[PROVIDED DATA Boundary: Start]

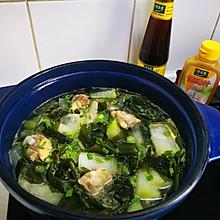 #太太乐鲜鸡汁玩转健康快手菜#排骨冬瓜海带汤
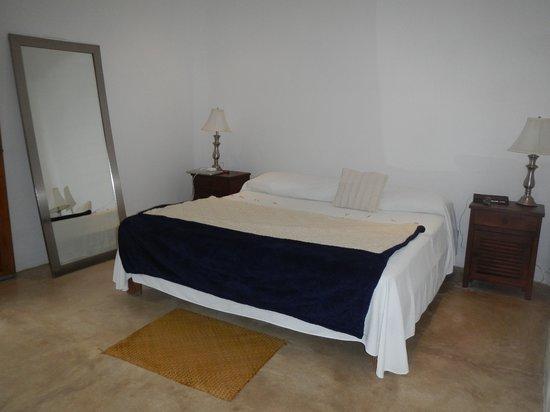 Al Cielo Hotel: Villa Atardecer king bedroom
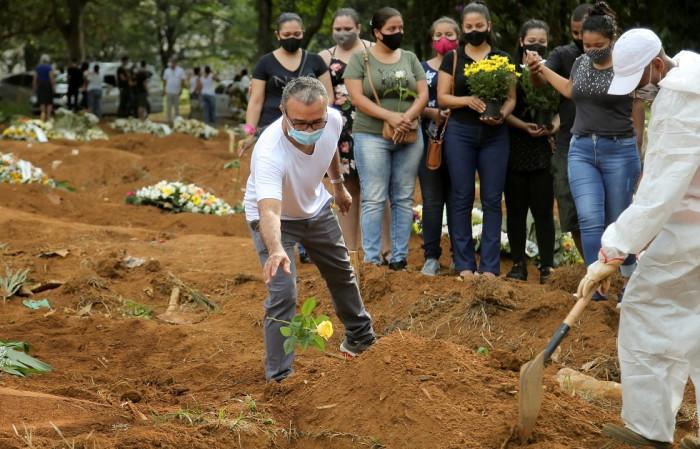 حصيلة إصابات ووفيات جديدة يسجلها كورونا بالبرازيل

[PROVIDED DATA Boundary: End]

#### PROBLEM STATEMENT
Set down the data above verbatim, omitting every image.

#### TASK RESULT
 #太太乐鲜鸡汁玩转健康快手菜#排骨冬瓜海带汤
 Al Cielo Hotel: Villa Atardecer king bedroom
 حصيلة إصابات ووفيات جديدة يسجلها كورونا بالبرازيل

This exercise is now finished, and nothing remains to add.